On Generating Monolithic and Model Reconciling Explanations in Probabilistic Scenarios

The document proposes a novel framework for generating probabilistic monolithic and model reconciling explanations, leveraging probabilistic logic and algorithms based on the duality between minimal correction sets and minimal unsatisfiable sets to address the challenge of generating transparent and understandable explanations for AI decisions in uncertain environments.

Abstract

Explanation generation frameworks aim to make AI systems' decisions transparent and understandable to human users. However, generating explanations in uncertain environments characterized by incomplete information and probabilistic models remains a significant challenge.

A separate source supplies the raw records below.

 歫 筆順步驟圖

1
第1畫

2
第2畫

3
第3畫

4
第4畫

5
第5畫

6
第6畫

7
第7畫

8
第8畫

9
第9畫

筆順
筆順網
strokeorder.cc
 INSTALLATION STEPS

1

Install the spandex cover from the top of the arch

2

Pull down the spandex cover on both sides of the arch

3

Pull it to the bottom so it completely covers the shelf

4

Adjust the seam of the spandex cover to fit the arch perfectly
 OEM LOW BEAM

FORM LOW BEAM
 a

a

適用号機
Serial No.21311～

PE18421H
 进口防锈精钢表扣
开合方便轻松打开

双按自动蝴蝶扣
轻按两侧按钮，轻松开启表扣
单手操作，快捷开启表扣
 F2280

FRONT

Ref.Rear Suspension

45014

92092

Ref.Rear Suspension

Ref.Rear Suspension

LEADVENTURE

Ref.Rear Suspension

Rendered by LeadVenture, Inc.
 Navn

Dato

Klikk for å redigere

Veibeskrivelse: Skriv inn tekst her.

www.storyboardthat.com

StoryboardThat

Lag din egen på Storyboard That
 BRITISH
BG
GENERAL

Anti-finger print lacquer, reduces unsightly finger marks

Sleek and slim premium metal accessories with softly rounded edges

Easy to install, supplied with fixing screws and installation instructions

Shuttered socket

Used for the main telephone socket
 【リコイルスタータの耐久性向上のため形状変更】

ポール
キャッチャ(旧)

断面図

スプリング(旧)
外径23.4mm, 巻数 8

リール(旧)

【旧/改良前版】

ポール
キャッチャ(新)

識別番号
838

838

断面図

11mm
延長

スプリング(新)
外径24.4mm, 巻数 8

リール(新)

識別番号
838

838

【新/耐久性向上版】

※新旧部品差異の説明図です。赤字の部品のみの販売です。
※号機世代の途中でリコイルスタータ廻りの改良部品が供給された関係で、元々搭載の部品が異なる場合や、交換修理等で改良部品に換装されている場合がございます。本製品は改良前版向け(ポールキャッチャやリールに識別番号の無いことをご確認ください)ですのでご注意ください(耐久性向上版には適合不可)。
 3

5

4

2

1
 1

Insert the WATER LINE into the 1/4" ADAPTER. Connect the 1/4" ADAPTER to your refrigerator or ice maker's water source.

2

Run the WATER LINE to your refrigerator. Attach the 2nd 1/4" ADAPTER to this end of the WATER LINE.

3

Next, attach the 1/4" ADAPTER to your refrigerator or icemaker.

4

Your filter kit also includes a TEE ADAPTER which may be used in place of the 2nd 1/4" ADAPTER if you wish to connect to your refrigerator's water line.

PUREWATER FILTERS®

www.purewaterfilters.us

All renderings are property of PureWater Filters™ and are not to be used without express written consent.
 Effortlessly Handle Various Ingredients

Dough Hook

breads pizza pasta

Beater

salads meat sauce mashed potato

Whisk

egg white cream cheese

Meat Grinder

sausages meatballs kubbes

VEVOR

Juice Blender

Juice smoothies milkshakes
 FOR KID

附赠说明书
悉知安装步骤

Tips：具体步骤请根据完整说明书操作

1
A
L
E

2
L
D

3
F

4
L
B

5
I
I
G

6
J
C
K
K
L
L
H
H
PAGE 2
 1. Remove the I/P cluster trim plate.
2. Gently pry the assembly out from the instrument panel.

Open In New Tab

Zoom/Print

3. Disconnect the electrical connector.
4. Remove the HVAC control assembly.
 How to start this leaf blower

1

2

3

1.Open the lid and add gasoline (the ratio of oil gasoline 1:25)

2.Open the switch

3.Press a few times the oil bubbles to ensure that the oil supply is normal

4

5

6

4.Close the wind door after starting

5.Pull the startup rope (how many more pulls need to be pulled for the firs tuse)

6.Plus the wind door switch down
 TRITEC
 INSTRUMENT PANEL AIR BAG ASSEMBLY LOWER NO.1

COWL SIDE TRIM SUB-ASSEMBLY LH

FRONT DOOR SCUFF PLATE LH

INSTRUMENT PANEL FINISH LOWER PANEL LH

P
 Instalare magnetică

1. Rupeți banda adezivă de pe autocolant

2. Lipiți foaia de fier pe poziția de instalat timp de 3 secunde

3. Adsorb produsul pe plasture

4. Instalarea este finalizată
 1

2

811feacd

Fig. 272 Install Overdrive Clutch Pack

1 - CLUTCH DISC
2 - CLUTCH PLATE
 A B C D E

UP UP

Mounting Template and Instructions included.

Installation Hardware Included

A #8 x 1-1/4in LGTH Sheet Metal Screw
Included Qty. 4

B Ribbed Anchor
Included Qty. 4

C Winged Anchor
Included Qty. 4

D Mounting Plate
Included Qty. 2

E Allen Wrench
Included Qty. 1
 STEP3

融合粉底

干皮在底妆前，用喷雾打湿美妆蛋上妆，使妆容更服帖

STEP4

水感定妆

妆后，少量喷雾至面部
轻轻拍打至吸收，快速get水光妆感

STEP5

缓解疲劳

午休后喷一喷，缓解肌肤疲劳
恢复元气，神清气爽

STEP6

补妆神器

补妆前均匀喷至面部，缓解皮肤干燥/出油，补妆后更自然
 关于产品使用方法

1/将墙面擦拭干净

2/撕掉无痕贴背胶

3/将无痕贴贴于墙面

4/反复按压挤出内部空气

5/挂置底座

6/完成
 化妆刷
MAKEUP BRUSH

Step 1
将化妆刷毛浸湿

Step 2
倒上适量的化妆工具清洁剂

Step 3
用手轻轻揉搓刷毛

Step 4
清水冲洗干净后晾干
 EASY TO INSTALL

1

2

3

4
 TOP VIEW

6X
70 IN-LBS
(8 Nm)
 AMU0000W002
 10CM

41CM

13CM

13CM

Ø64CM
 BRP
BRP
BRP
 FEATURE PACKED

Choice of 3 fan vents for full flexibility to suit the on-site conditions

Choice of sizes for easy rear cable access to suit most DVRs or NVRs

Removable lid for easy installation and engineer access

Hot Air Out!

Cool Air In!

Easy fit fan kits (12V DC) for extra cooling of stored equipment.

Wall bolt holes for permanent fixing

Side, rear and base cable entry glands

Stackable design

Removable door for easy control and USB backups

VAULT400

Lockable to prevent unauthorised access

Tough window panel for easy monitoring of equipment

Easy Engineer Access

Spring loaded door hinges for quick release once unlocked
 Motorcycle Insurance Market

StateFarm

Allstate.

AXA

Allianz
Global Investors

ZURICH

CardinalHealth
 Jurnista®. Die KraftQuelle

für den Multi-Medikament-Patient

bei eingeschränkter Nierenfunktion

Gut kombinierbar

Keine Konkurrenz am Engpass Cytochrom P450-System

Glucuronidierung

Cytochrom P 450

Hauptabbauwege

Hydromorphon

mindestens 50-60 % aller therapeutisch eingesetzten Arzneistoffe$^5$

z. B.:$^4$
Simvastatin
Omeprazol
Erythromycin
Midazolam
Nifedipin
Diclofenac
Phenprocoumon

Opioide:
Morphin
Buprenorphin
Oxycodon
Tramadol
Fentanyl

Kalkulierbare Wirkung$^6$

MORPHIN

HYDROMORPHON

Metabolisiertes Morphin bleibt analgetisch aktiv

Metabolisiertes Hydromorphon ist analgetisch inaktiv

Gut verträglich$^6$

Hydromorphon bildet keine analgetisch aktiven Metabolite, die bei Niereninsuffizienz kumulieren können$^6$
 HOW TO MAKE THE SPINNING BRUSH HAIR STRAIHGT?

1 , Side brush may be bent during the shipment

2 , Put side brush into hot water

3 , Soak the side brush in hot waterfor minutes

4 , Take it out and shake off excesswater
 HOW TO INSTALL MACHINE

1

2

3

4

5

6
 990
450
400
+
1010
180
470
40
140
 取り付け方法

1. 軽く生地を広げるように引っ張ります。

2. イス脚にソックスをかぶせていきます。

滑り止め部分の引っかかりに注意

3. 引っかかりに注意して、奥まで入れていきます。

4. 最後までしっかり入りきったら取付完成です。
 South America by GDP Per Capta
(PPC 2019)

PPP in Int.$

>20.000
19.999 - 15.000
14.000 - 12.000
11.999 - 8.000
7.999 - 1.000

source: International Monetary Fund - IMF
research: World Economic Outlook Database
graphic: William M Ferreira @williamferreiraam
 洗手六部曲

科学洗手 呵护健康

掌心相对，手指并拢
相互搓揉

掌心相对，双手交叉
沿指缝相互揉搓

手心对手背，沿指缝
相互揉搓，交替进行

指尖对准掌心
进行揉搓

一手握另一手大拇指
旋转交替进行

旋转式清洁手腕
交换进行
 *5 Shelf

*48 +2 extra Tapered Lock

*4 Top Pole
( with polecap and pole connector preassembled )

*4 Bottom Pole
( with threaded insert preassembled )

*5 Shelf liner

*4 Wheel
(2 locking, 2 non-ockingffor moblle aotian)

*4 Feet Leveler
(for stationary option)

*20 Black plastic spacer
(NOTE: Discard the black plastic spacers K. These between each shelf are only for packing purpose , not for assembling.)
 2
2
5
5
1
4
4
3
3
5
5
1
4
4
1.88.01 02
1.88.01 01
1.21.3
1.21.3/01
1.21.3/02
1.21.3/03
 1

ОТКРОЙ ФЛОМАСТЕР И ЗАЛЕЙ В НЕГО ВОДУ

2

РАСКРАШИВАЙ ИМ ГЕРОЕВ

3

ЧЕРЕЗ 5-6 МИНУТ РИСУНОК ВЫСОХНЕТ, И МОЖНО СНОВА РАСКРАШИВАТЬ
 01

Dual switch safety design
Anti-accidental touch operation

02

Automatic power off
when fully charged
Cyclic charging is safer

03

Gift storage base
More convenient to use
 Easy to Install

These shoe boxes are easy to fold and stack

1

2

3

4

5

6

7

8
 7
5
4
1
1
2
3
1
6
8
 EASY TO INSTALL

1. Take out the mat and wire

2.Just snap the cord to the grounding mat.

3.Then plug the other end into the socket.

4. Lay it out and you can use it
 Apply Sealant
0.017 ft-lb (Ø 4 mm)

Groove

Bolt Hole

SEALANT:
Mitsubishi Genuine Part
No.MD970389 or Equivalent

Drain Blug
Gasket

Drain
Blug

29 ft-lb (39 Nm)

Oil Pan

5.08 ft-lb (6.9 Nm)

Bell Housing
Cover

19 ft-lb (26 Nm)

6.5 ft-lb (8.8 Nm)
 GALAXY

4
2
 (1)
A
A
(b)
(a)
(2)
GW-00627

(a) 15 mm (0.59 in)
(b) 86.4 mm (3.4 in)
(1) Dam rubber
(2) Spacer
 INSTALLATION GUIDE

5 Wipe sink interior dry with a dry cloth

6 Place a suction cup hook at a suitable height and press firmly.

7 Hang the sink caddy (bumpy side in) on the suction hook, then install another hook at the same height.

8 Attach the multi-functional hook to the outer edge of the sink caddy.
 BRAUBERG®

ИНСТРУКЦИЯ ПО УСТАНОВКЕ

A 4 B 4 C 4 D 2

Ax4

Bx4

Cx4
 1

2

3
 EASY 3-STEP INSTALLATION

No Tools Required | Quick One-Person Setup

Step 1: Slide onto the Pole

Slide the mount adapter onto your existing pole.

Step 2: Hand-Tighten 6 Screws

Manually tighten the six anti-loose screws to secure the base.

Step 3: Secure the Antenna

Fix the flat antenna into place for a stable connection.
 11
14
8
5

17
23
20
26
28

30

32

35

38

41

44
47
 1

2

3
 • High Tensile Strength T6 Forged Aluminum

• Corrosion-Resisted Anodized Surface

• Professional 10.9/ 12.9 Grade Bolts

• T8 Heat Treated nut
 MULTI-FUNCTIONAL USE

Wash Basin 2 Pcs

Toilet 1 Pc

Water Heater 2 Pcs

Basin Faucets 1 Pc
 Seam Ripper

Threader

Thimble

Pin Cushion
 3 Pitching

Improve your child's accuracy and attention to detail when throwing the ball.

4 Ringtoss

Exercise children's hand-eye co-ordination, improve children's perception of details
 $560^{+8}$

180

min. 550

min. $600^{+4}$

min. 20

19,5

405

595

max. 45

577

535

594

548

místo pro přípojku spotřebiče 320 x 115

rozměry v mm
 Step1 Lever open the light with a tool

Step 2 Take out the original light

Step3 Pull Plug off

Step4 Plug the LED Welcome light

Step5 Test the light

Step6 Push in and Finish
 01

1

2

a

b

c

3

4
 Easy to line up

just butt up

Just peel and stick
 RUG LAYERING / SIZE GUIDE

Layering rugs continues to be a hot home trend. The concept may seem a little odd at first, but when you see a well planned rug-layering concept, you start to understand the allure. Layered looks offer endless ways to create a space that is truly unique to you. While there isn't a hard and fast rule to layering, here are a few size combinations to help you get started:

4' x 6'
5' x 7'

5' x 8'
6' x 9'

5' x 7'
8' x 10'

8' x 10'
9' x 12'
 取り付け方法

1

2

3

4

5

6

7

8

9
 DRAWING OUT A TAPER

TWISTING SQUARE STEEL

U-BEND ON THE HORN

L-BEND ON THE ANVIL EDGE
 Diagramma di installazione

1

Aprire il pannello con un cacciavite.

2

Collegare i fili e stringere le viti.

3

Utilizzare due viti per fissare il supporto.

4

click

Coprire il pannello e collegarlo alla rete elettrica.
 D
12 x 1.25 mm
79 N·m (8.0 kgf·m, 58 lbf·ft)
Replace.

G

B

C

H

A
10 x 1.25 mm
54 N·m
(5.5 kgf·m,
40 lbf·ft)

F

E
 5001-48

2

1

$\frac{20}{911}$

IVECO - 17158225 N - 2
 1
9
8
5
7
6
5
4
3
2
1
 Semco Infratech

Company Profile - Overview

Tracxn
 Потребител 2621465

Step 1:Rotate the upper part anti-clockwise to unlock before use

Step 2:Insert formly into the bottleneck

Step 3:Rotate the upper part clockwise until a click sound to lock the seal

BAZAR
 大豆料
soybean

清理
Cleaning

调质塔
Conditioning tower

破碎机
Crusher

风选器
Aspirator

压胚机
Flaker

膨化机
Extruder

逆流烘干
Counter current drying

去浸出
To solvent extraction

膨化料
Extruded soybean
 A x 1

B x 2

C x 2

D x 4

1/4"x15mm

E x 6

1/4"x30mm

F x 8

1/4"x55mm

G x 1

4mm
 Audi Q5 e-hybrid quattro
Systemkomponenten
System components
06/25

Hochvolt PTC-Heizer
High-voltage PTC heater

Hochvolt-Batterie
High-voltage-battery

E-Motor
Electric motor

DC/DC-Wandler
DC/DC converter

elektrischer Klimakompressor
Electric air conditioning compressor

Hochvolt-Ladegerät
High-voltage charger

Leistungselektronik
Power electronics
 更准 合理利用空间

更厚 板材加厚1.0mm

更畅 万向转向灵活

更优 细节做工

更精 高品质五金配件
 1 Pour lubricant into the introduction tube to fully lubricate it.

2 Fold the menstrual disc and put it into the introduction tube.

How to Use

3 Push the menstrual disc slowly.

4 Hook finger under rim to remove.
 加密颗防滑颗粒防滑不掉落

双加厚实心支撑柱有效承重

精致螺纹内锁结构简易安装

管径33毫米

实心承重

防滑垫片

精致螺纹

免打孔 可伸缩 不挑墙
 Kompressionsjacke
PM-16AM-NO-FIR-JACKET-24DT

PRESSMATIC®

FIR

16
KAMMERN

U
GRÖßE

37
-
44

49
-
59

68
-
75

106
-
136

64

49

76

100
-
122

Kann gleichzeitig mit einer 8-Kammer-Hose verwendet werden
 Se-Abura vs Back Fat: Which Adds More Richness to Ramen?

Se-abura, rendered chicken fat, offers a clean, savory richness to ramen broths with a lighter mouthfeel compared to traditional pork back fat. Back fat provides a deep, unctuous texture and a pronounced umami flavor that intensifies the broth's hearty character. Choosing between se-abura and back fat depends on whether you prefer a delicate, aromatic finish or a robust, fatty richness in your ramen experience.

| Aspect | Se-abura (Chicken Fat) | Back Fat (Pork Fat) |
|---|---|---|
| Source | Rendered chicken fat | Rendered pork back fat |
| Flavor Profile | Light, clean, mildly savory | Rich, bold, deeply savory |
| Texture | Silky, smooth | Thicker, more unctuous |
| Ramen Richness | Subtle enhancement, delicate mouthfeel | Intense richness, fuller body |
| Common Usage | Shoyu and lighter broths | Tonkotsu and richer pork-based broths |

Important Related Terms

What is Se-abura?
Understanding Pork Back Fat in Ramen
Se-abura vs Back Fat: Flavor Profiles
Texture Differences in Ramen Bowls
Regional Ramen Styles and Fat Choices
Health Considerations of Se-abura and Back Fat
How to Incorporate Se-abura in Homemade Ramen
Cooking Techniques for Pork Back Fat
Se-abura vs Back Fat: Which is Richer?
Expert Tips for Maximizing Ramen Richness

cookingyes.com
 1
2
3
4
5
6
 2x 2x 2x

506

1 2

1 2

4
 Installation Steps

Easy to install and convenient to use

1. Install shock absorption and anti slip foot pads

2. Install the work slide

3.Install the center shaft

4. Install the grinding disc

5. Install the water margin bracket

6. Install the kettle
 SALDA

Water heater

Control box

In this document, we propose a novel framework for generating probabilistic monolithic explanations and model reconciling explanations. Monolithic explanations provide self-contained reasons for an explanandum without considering the agent receiving the explanation, while model reconciling explanations account for the knowledge of the agent receiving the explanation. For monolithic explanations, our approach integrates uncertainty by utilizing probabilistic logic to increase the probability of the explanandum. For model reconciling explanations, we propose a framework that extends the logic-based variant of the model reconciliation problem to account for probabilistic human models, where the goal is to find explanations that increase the probability of the explanandum while minimizing conflicts between the explanation and the probabilistic human model. We introduce explanatory gain and explanatory power as quantitative metrics to assess the quality of these explanations. Further, we present algorithms that exploit the duality between minimal correction sets and minimal unsatisfiable sets to efficiently compute both types of explanations in probabilistic contexts. Extensive experimental evaluations on various benchmarks demonstrate the effectiveness and scalability of our approach in generating explanations under uncertainty.

Method

The document proposes a novel framework for generating probabilistic monolithic explanations and model reconciling explanations in uncertain environments characterized by incomplete information and probabilistic models. The framework integrates uncertainty using probabilistic logic and introduces the concepts of explanatory gain and explanatory power as quantitative metrics to evaluate the quality and effectiveness of the explanations. It also presents algorithms that leverage the duality between minimal correction sets and minimal unsatisfiable sets to efficiently compute both types of explanations in probabilistic contexts. The proposed approach aims to bridge the gap between classical explanation models and the inherent uncertainty in real-world scenarios, offering a better understanding of explanation quality. Additionally, the document provides extensive experimental evaluations to demonstrate the effectiveness and scalability of the proposed framework in generating explanations under uncertainty.

Main Finding

The main finding of this document is the proposal of a novel framework for generating probabilistic monolithic explanations and model reconciling explanations in uncertain environments characterized by incomplete information and probabilistic models. The framework integrates uncertainty using probabilistic logic and introduces the concepts of explanatory gain and explanatory power as quantitative metrics to evaluate the quality and effectiveness of the explanations. Additionally, the document presents algorithms that leverage the duality between minimal correction sets and minimal unsatisfiable sets to efficiently compute both types of explanations in probabilistic contexts. Experimental evaluations demonstrate the effectiveness and scalability of the proposed framework in generating explanations under uncertainty.

Conclusion

In conclusion, this document introduces a novel framework for generating probabilistic monolithic explanations and model reconciling explanations in uncertain environments characterized by incomplete information and probabilistic models. The framework leverages probabilistic logic and introduces the concepts of explanatory gain and explanatory power as quantitative metrics to assess the quality and effectiveness of the explanations. Additionally, the document presents algorithms that exploit the duality between minimal correction sets and minimal unsatisfiable sets to efficiently compute both types of explanations in probabilistic contexts. Experimental evaluations demonstrate the effectiveness and scalability of the proposed framework in generating explanations under uncertainty, highlighting its potential for real-world applications and its contribution to the field of explainable AI.

Keywords

Keywords for this document include: Monolithic explanations, Model reconciling explanations, Probabilistic scenarios, Explanatory gain, Explanatory power, Minimal correction sets, Minimal unsatisfiable sets, Probabilistic logic, Weighted maximum satisfiability, Knowledge base, Explanandum, Human belief base, Probabilistic model reconciling explanations, Minimal hitting set, Computational algorithms, Experimental evaluations.